My problem is this:
I want to be able to determine if a website has updated it's content...
Inotherwords,
logo.gif is found on google's server...
http://www.google.com/images/logo.gif
I have another copy of "logo.gif" on my harddrive...
I want to be able to find out if they updated the "logo" so I can download the new one (without downloading the whole thing)... How can this be done?
I've so far just checked the size of the file and then compared it to the size of the picture on my harddrive, but the results are not always consistant...
Is there a way to check the date or the actual size of the file before I download it? Any information would be appreciated...
Sliver
I want to be able to determine if a website has updated it's content...
Inotherwords,
logo.gif is found on google's server...
http://www.google.com/images/logo.gif
I have another copy of "logo.gif" on my harddrive...
I want to be able to find out if they updated the "logo" so I can download the new one (without downloading the whole thing)... How can this be done?
I've so far just checked the size of the file and then compared it to the size of the picture on my harddrive, but the results are not always consistant...

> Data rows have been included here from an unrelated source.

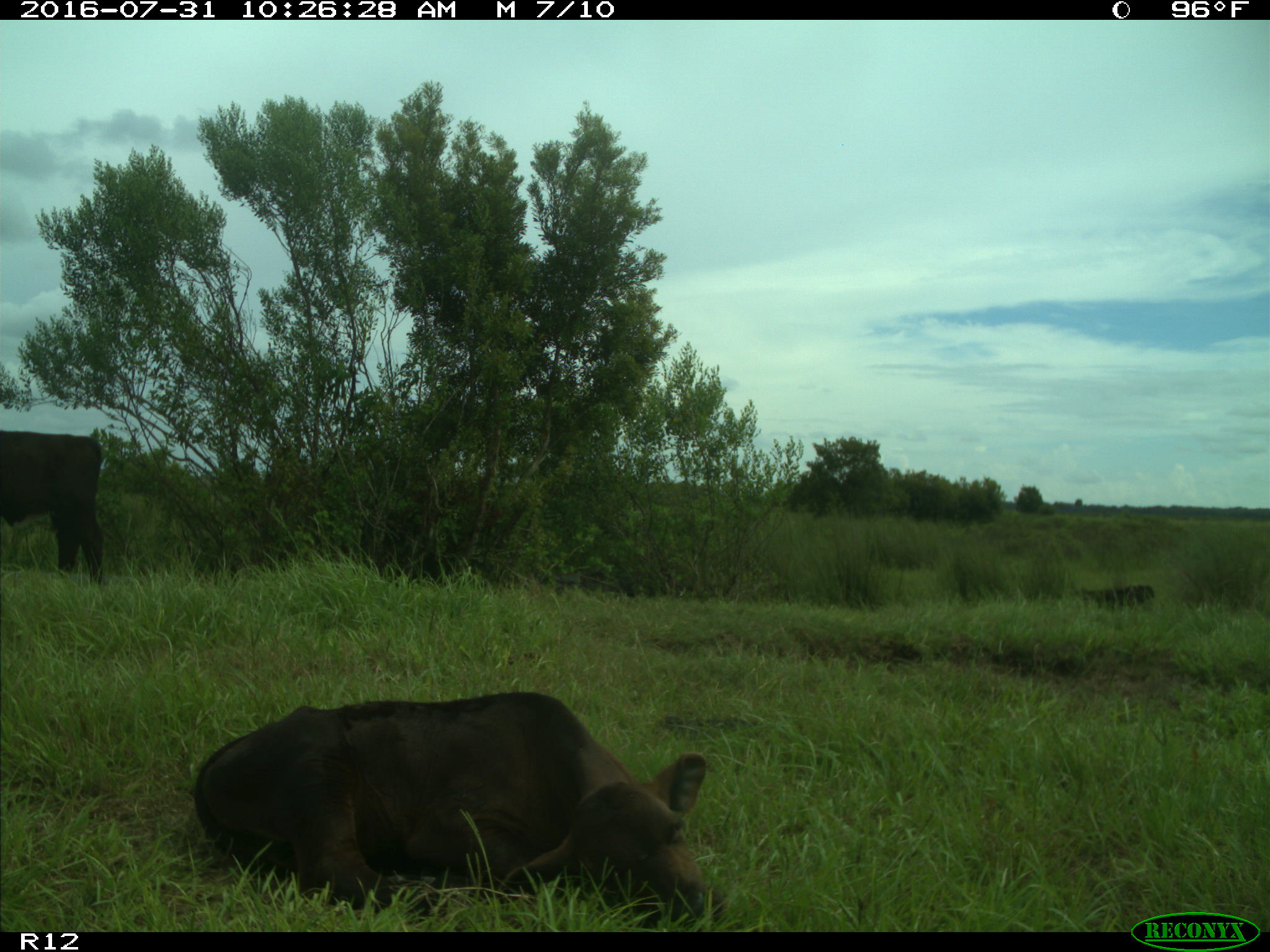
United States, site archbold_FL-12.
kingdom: Animalia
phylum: Chordata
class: Mammalia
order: Artiodactyla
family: Bovidae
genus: Bos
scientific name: Bos taurus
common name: domestic cow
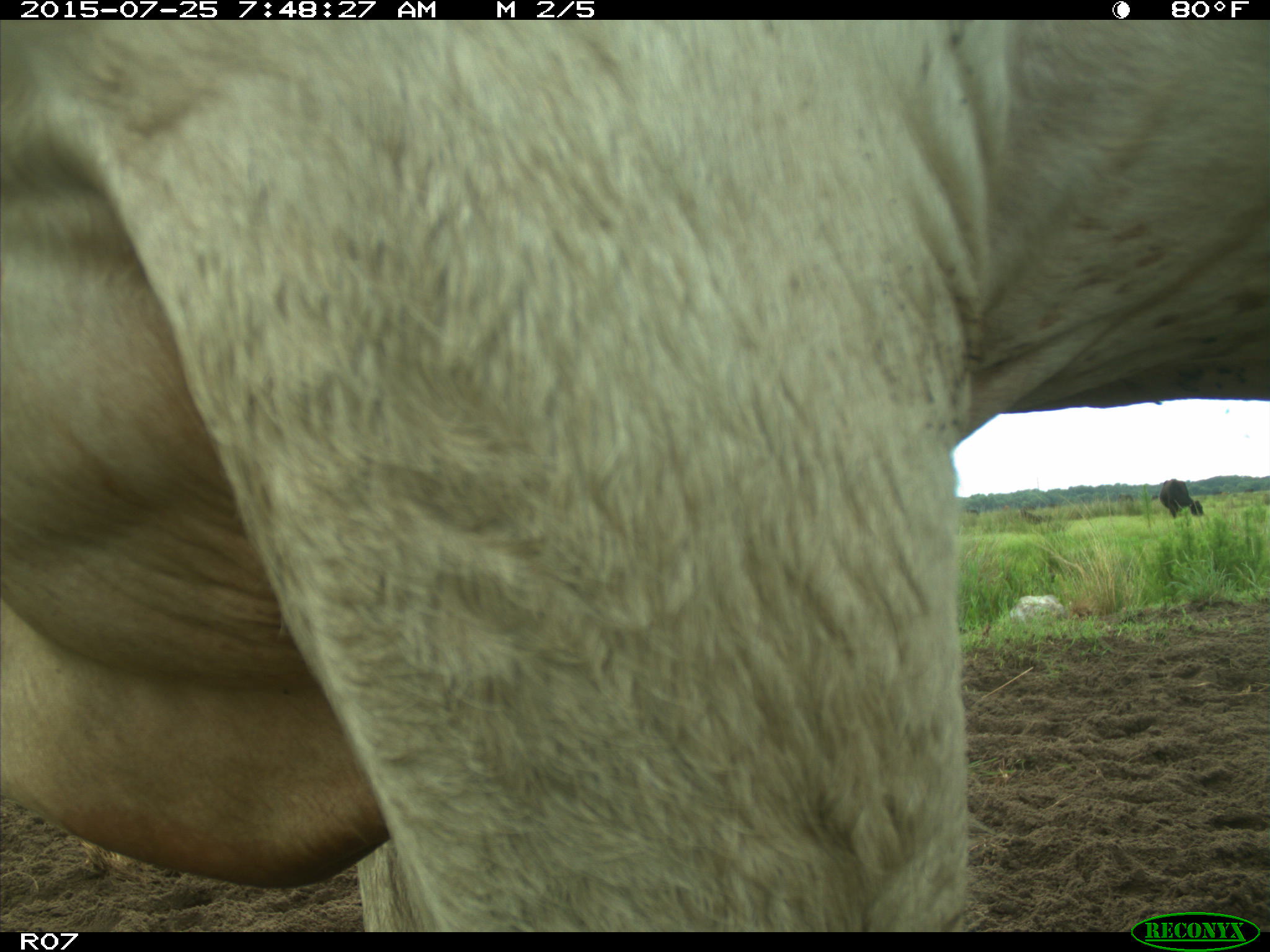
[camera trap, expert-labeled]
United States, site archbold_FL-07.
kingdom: Animalia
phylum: Chordata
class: Mammalia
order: Artiodactyla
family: Bovidae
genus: Bos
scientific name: Bos taurus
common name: domestic cow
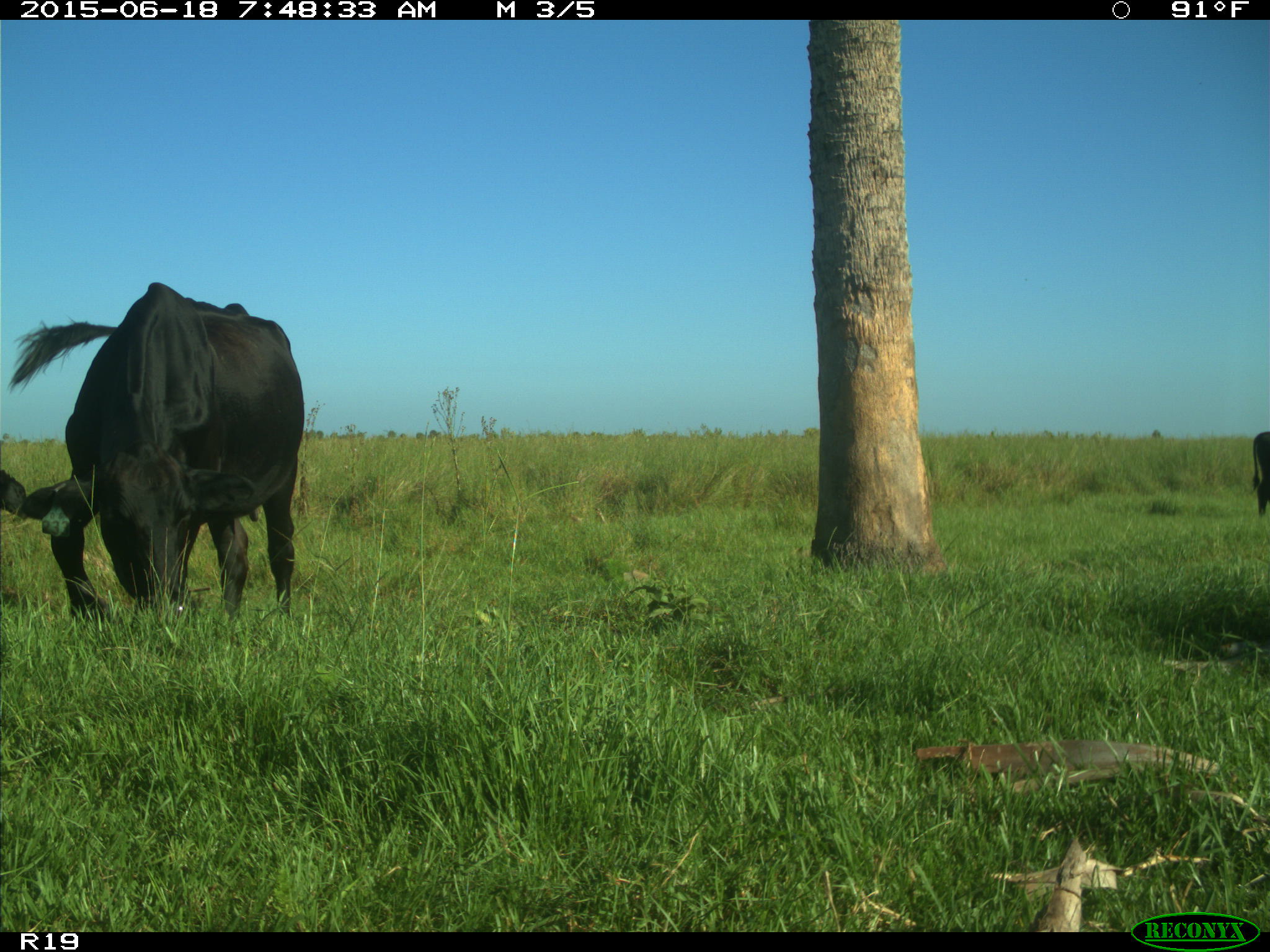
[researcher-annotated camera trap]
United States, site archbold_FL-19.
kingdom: Animalia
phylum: Chordata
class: Mammalia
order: Artiodactyla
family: Bovidae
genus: Bos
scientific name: Bos taurus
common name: domestic cow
Bos taurus (domestic cow).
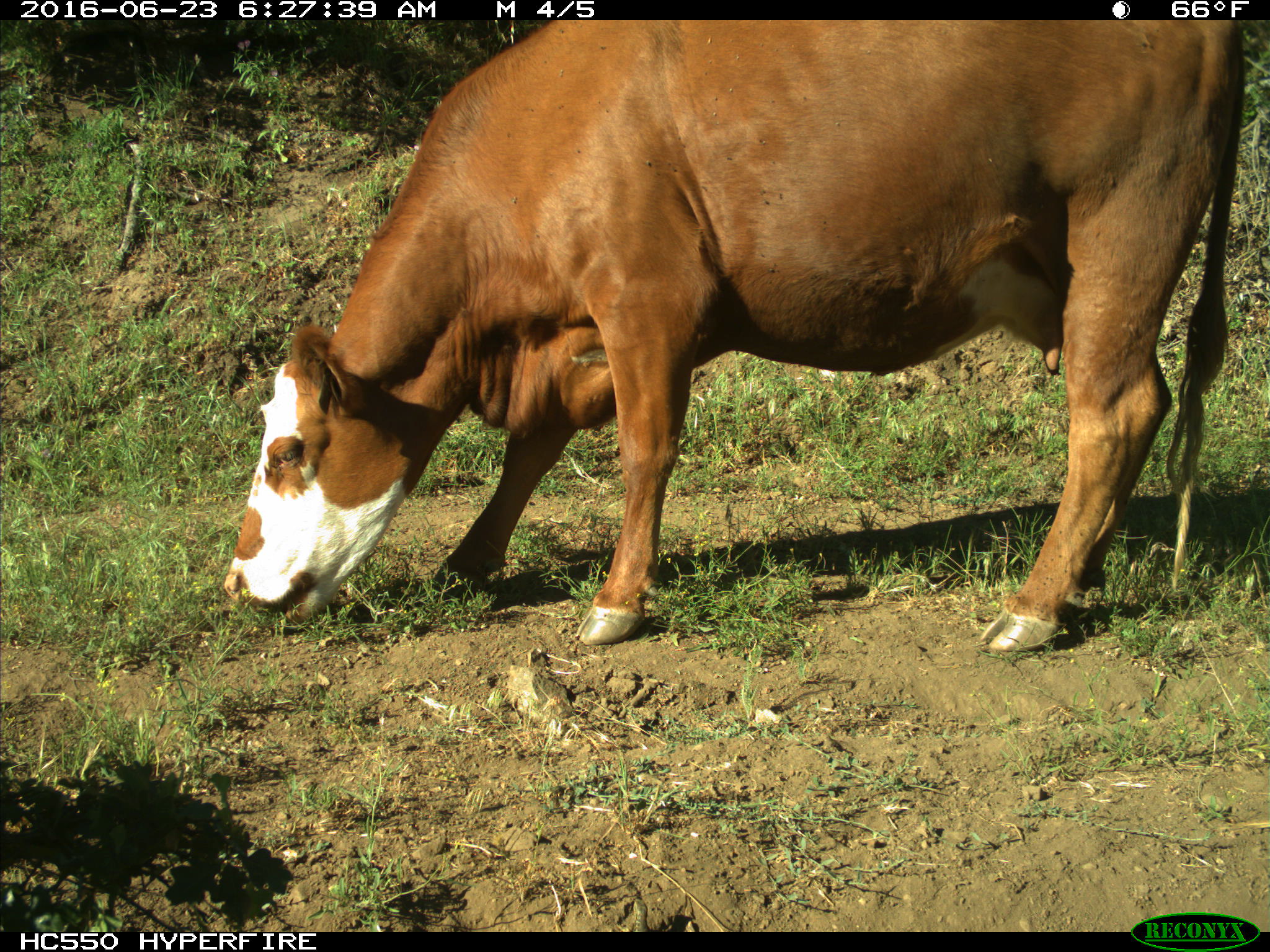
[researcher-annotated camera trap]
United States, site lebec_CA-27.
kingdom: Animalia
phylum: Chordata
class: Mammalia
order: Artiodactyla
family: Bovidae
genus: Bos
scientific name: Bos taurus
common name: domestic cow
Bos taurus (domestic cow).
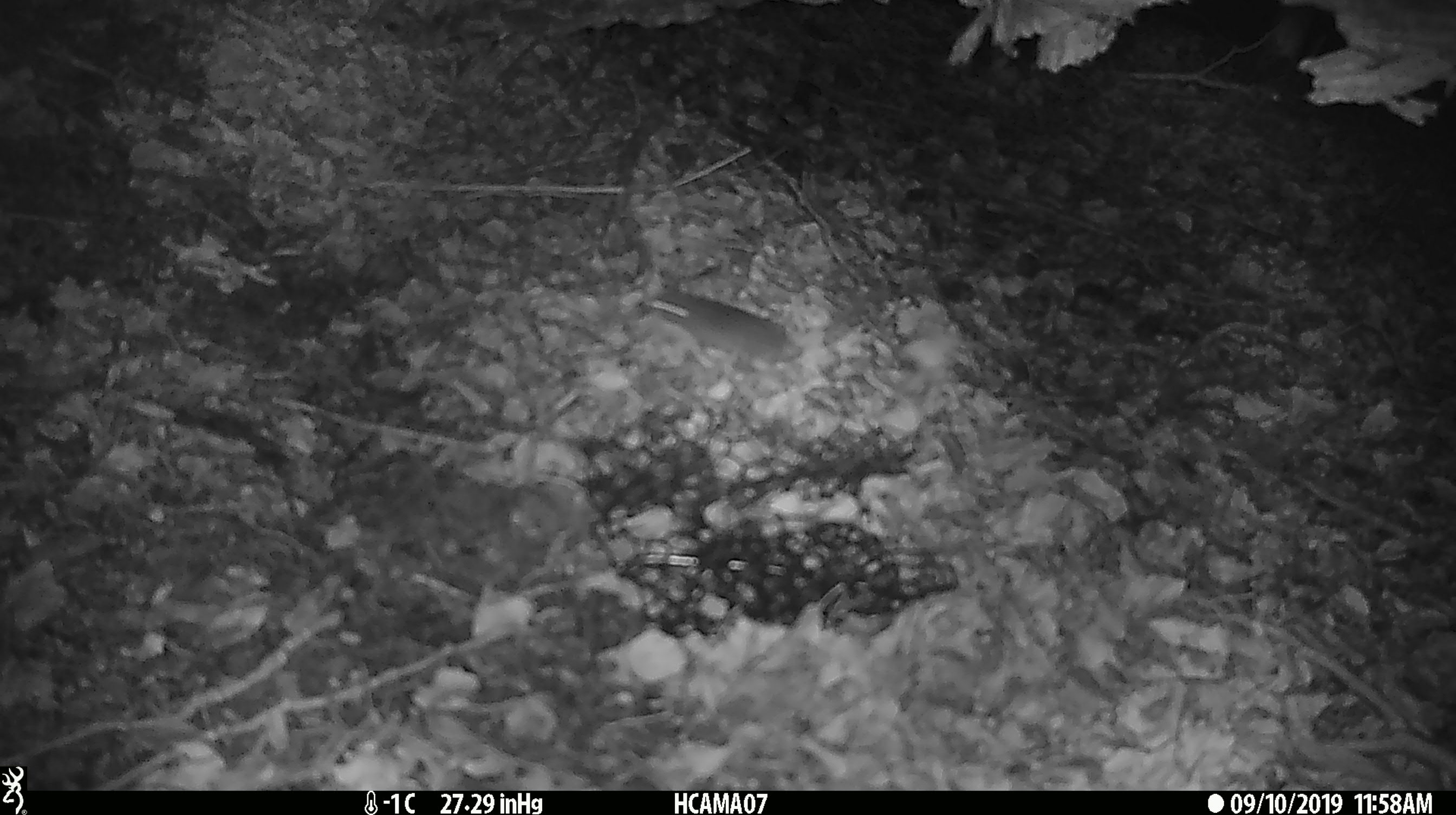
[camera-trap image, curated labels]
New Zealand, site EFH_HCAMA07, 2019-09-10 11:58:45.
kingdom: Animalia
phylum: Chordata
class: Mammalia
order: Rodentia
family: Muridae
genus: Mus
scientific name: Mus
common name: mouse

Is there a way to check the date or the actual size of the file before I download it? Any information would be appreciated...
Sliver
Send the GET request to the server and just check the "content-length: " part of the HTTP header, the server responses:
http://www.freesoft.org/CIE/RFC/1945/53.htm
http://www.freesoft.org/CIE/RFC/1945/53.htm
Use HEAD instead of GET. It's exactly like GET but it will only give you the headers, not the data.
There are also some headers like 'if-modified-since' which can give you a special response code ('304 - not modified') if it didn't change, and the whole file if it did change (iirc).
Thomas
There are also some headers like 'if-modified-since' which can give you a special response code ('304 - not modified') if it didn't change, and the whole file if it did change (iirc).
Thomas
Thomas,
using HEAD is it the same syntax? And how is the data terminated? Pair of CR LF, or just a single CR LF?
using HEAD is it the same syntax? And how is the data terminated? Pair of CR LF, or just a single CR LF?
Thomas,
using HEAD is it the same syntax? And how is the data terminated? Pair of CR LF, or just a single CR LF?
(sorry, can't test it here)
using HEAD is it the same syntax? And how is the data terminated? Pair of CR LF, or just a single CR LF?
(sorry, can't test it here)
HTTPHeader = HTTP/1.0 200 OK
Content-Length: 0
Connection: Close
Server: GWS/2.0
Date: Thu, 28 Mar 2002 09:07:50 GMT
Content-Type: text/html
Cache-control: private
Set-Cookie: PREF=ID=71b9be687dcb9758:TM=1017306470:LM=1017306470:S=AiTshn_2z-0; domain=.google.com; path=/; expires=Sun, 17-Jan-2038 19:14:07 GMT
Thanks Thomas (Got this from using HEAD instead of GET)
This is the template I used to send information...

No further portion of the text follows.